I manage a number of different websites and most of the development has been done offline on a Windows 7 machine. I use the LAMP stack for all my sites and have always found the easiest method of setting up an equivalent WAMP stack on a Windows 7 machine was using XAMPP by Apache Friends. This has always worked fine but was a bit clunky when I wanted to change which website I was working on. It meant killing the Apache processes (httpd.exe) in the Windows task manager, editing the Apache conf file to change which site I was working on and then re-starting Apache. And when crap programs like Skype keep grabbing port 80 restarting Apache is always a pain in the butt.
There had to be an easier way so this week I took an hour out of my day to work out what it was. I already had Apache installed on my mini file server that runs Ubuntu so it was just a matter of getting that to work properly to serve up different sites. And that was (surprisingly) simple.
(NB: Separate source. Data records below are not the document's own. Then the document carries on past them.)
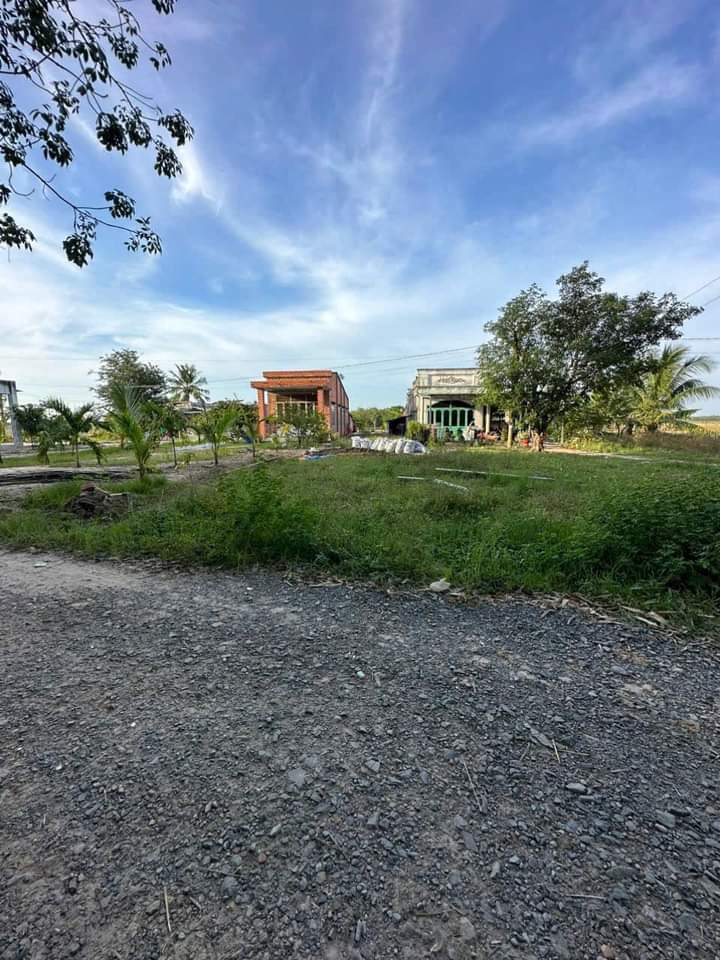 Bán đất xã Phước Vinh giá 185tr dt 5×50×50tc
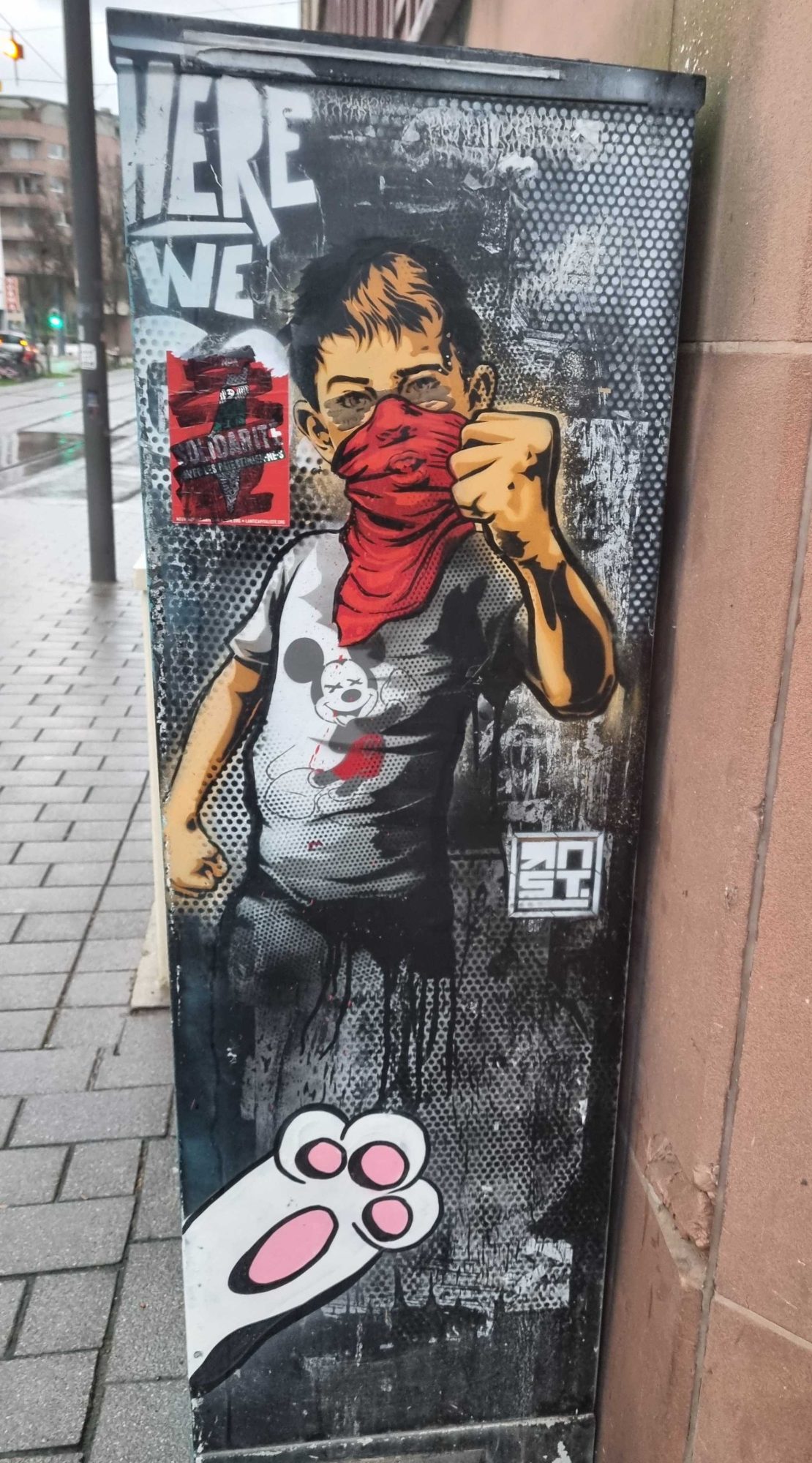Garçon au foulard rouge — Street art de RNST à Strasbourg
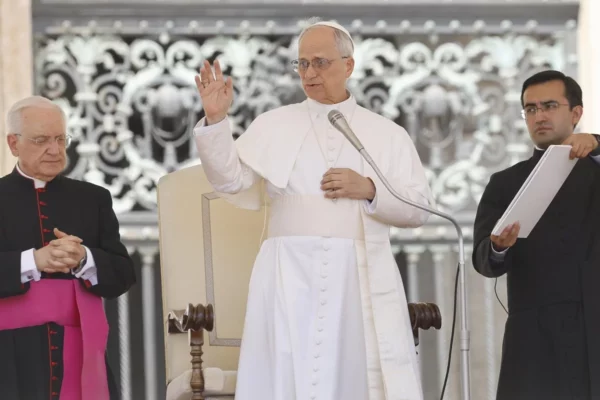 papa y los sacerotes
Edit the Hosts File on the Server
First step was to edit the hosts file on the linux machine with
sudo nano /etc/hosts
And then add entries for the sites I wanted to be served up locally. So, my hosts file ended up looking something like this:
127.0.0.1 localhost 127.0.0.1 local-site-1 127.0.0.1 local-site-2
Create Sites Available Files
I then had to create files for each site to sit in Apache’s sites available directory (/etc/apache2/sites-available/)
These files are pretty simple and in my case looked like this:
<VirtualHost *:80> ServerName local-site-1 DocumentRoot "/srv/path/to/local/site/1/html_root/" </VirtualHost>
Just change the server name to your local site name and the DocumentRoot to the path where the files for the site reside. In my case DocumentRoot is a SAMBA directory that is accessible from my windows machines (so I can edit the files from my dev machines). Name each file sensibly (in my case I named them local-site-1 and local-site-2).
Enable Sites and Reload Apache
Enabling the new sites is simple, just use the following command:
sudo a2ensite /etc/apache2/sites-available/local-site-1
Then reload the apache configuration with:
sudo /etc/init.d/apache2 reload
Edit the Windows Hosts File
The final step is to edit the hosts file on the Windows machines you want to access the local sites. On Windows 7 this can be found in:
I opened this in Notepad and changed it to look like this:
127.0.0.1 localhost 192.168.2.3 local-site-1 192.168.2.3 local-site-2
Note that 192.168.2.3 is the IP address of my file server.
Now if I want to access one of these local sites in a browser I just need to type local-site-1 into the address bar and hey presto I see the local copy of the website served up by my file server. I love increased productivity!
One potential improvement to this process is to remove the need to edit Windows hosts files by installing a DNS server (like dmasq) that will resolve the local site URL’s into an IP address. Of course this would require changing the DNS settings on the Windows machines.